ИСХОДНЫЙ ТЕКСТ
И ведь Александр Александрович прав был – по-своему, конечно.

Он знал, что советской власти как института не существовало – существовала только власть Сталина.

И под его власть выстроены были все институты внутри несуществующего института советской власти.

И не было к моменту воцарения Хрущёва ни роли премьер-министра (которую Хрущёв отдал сначала ради консенсуса Маленкову, но скоро отобрал, вызвав огонь на себя тех, кого сам позднее и прозвал антипартийной группой), ни роли первого секретаря ЦК, отвоеванной Хрущёвым для себя сразу же.

Не было и не могло быть этих ролей в не переписанной до основания пьесе про советскую власть.

Была одна роль из ставшего для всех последующих начальников классическим репертуара – роль Сталина. И не надо забывать, что пьесу про советскую власть сам Сталин и сочинил – и удалось ему это не слабее, чем Шекспиру (почему, кстати, Сталин и не разрешал театрам ставить “Гамлета”: рефлексия – штука заразительная).

 

Думаю, что Хрущёв был не столько огорчен смертью Фадеева, сколько раздосадован: не украшала такая смерть начало его царствования.

Не вижу и веских причин смещения им Фадеева на Втором съезде писателей с должности генерального секретаря (министра, как привык я здесь говорить). Тем более что равноценной замены и близко не было.

По самой сути придуманной этой должности не могло быть.

Занявший должность Александра Александровича Алексей Александрович Сурков знаменит был песней “Землянка” (“Бьется в тесной печурке огонь…”) и оговоркой на многолюдном собрании, когда сказал: “Мы, писатели, пишем для миллионов рублей” (людей, он хотел сказать).

Записи, выбранные из коллекции
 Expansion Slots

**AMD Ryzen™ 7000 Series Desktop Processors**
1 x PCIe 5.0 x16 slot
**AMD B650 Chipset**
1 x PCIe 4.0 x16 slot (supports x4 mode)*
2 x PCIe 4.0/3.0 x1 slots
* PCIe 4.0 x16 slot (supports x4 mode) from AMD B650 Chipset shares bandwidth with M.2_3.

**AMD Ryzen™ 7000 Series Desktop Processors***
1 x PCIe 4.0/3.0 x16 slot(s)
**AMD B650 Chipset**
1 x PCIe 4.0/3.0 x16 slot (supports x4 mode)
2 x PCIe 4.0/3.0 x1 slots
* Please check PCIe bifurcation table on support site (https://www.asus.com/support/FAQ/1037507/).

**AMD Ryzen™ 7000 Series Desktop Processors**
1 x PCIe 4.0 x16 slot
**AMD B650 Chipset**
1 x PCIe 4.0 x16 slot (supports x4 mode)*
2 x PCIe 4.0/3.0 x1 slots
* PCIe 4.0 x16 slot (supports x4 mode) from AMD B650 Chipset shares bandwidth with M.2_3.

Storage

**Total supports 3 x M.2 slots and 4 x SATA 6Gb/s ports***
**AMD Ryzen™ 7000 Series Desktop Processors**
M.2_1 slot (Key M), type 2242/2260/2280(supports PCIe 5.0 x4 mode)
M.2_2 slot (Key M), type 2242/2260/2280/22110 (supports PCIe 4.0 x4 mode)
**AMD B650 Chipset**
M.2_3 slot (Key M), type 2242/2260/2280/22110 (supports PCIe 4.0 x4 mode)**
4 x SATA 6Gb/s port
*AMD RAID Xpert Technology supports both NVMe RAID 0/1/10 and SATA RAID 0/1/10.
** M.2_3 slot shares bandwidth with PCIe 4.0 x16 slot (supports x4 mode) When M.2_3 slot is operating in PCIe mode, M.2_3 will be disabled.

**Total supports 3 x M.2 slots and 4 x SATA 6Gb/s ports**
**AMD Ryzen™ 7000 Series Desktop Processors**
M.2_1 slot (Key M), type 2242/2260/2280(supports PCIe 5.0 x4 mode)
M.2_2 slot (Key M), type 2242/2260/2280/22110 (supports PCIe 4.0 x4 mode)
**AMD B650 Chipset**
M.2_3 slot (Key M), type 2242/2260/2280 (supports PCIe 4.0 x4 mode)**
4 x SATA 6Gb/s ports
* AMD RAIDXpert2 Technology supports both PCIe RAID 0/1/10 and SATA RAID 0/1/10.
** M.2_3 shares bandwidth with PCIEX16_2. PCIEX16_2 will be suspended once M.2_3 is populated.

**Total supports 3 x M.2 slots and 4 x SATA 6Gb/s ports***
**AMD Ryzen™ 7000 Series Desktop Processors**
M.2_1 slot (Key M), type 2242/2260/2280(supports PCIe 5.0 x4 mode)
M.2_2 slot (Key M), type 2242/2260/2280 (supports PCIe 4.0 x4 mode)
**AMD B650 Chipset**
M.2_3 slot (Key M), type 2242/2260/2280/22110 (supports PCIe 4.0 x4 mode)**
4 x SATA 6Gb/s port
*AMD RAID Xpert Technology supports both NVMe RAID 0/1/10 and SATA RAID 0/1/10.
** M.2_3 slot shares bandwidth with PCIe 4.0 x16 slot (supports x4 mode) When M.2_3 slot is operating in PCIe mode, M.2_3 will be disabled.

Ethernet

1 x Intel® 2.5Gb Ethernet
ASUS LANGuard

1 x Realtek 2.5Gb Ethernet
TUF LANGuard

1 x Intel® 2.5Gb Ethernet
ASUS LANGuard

ЗАДАНИЯ
1. Перескажите текст о Фадееве и Хрущёве в двух предложениях.
2. Воспроизведите дословно фрагмент текста о Фадееве и Хрущёве от слов «И не было к» до слов «начало его царствования.» включительно.

ОЖИДАЕМЫЕ ОТВЕТЫ
1. Автор полагает, что советской власти как института не существовало, а существовала только власть Сталина, под которую были выстроены все институты, и единственной ролью для последующих начальников оставалась роль Сталина. Смерть Фадеева, по мнению автора, скорее раздосадовала Хрущёва, чем огорчила, веских причин смещения Фадеева с должности генерального секретаря на Втором съезде писателей автор не видит, а занявший эту должность Сурков был знаменит песней «Землянка» и оговоркой о «миллионах рублей».

2.
И не было к моменту воцарения Хрущёва ни роли премьер-министра (которую Хрущёв отдал сначала ради консенсуса Маленкову, но скоро отобрал, вызвав огонь на себя тех, кого сам позднее и прозвал антипартийной группой), ни роли первого секретаря ЦК, отвоеванной Хрущёвым для себя сразу же.

Не было и не могло быть этих ролей в не переписанной до основания пьесе про советскую власть.

Была одна роль из ставшего для всех последующих начальников классическим репертуара – роль Сталина. И не надо забывать, что пьесу про советскую власть сам Сталин и сочинил – и удалось ему это не слабее, чем Шекспиру (почему, кстати, Сталин и не разрешал театрам ставить “Гамлета”: рефлексия – штука заразительная).

 

Думаю, что Хрущёв был не столько огорчен смертью Фадеева, сколько раздосадован: не украшала такая смерть начало его царствования.